In the forum post below about the C locale, what setting does the writer propose instead of ``LANG=C`` for seeing messages in English?

| Source document |
┏━━

This is a very bad idea.
It seems to based on an assumption that the C locale is always some kind of
pathology. Admittedly, it sometimes is a result of misconfiguration or a
mistake. (But I don't see why it's the interpreter's job to correct such
mistakes.) However, in some cases the C locale is a normal environment for
system services, cron scripts, distro package builds and whatnot.
It's possible to write Python programs that are locale-agnostic.
It's also possible to write programs that are locale-dependent, but handle
ASCII as locale encoding gracefully.
Or you might want to write a program that intentionally aborts with an
explanatory error message when the locale encoding doesn't have sufficient
Unicode coverage. ("Errors should never pass silently" anyone?)
With this proposal, none of the above seems possible to correctly implement in
Python.
* Nick Coghlan <ncogh...@gmail.com>, 2017-03-05, 17:50:
Another common failure case is developers specifying ``LANG=C`` in order to
see otherwise translated user interface messages in English, rather than the
more narrowly scoped ``LC_MESSAGES=C``.
Setting LANGUAGE=en might be better, because it doesn't affect locale encoding
either, and it works even when LC_ALL is set.
Three such locales will be tried:
* ``C.UTF-8`` (available at least in Debian, Ubuntu, and Fedora 25+, and
expected to be available by default in a future version of glibc)

┗━━

| Data entries |
┏━━

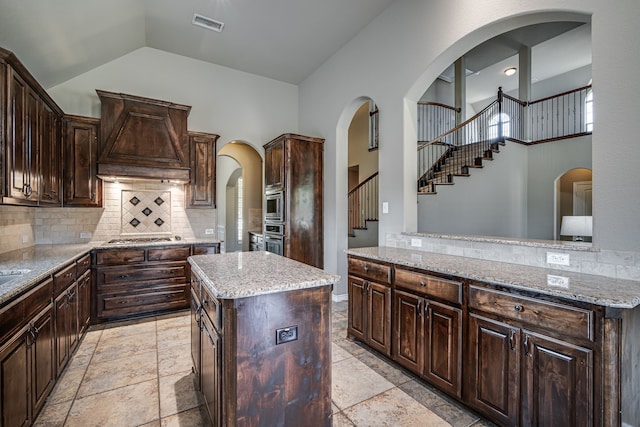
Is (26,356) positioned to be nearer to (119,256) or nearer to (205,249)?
(119,256)

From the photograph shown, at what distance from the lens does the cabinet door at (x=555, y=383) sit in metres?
1.47

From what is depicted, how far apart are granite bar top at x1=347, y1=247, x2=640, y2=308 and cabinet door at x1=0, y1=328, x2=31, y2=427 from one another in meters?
2.45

┗━━

| Exercise result |
Setting LANGUAGE=en.